## HOW TO COMPLETE THIS TASK
From the first line to the last, repeat the data exactly and drop the pictures.

## DATA EXCERPTS
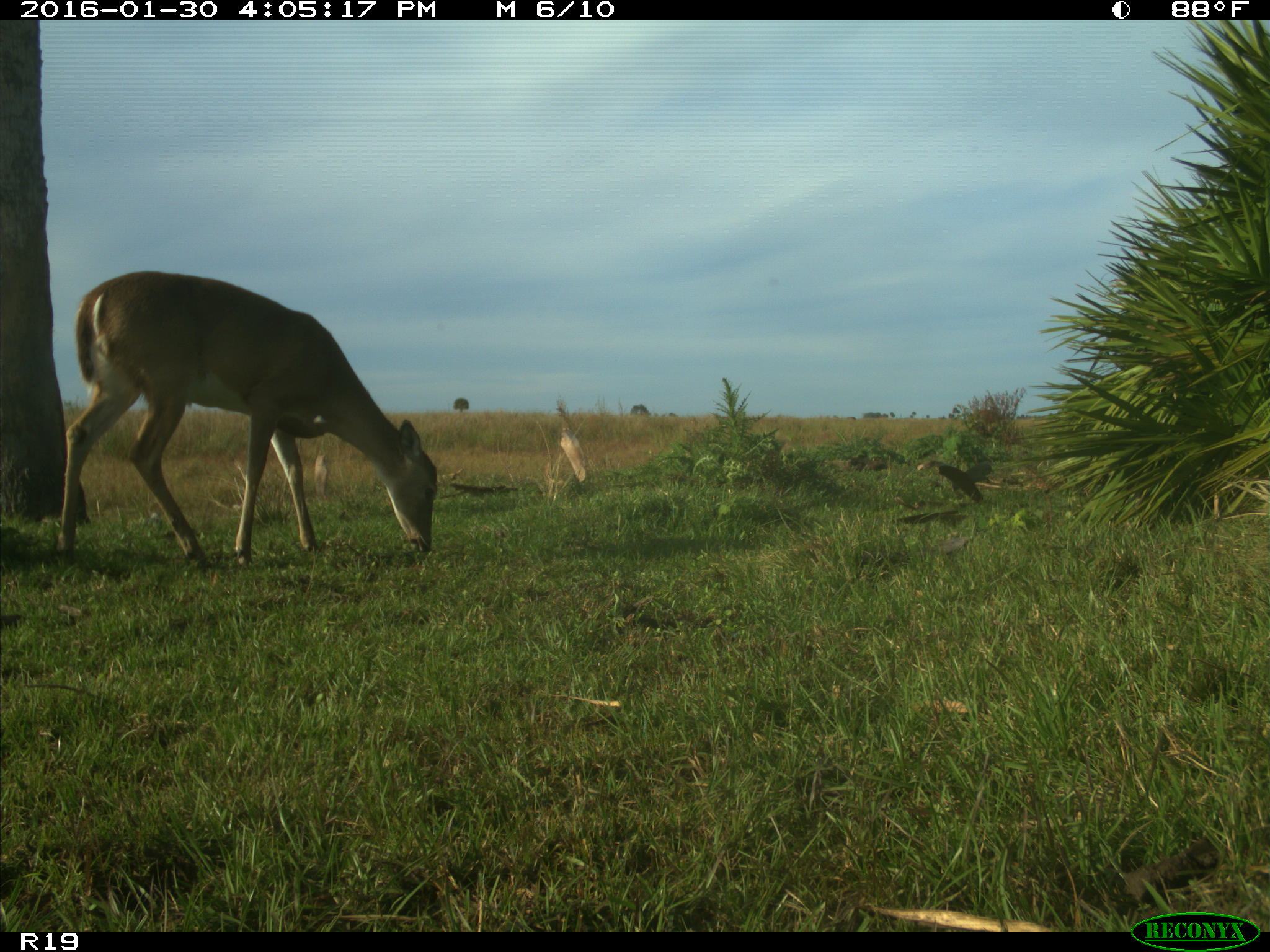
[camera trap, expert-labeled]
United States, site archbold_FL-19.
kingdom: Animalia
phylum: Chordata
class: Mammalia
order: Artiodactyla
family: Cervidae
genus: Odocoileus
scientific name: Odocoileus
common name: deer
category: unidentified deer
Unidentified deer (deer) (Odocoileus).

## RESULT OF THIS TASK
[camera trap, expert-labeled]
United States, site archbold_FL-19.
kingdom: Animalia
phylum: Chordata
class: Mammalia
order: Artiodactyla
family: Cervidae
genus: Odocoileus
scientific name: Odocoileus
common name: deer
category: unidentified deer
Unidentified deer (deer) (Odocoileus).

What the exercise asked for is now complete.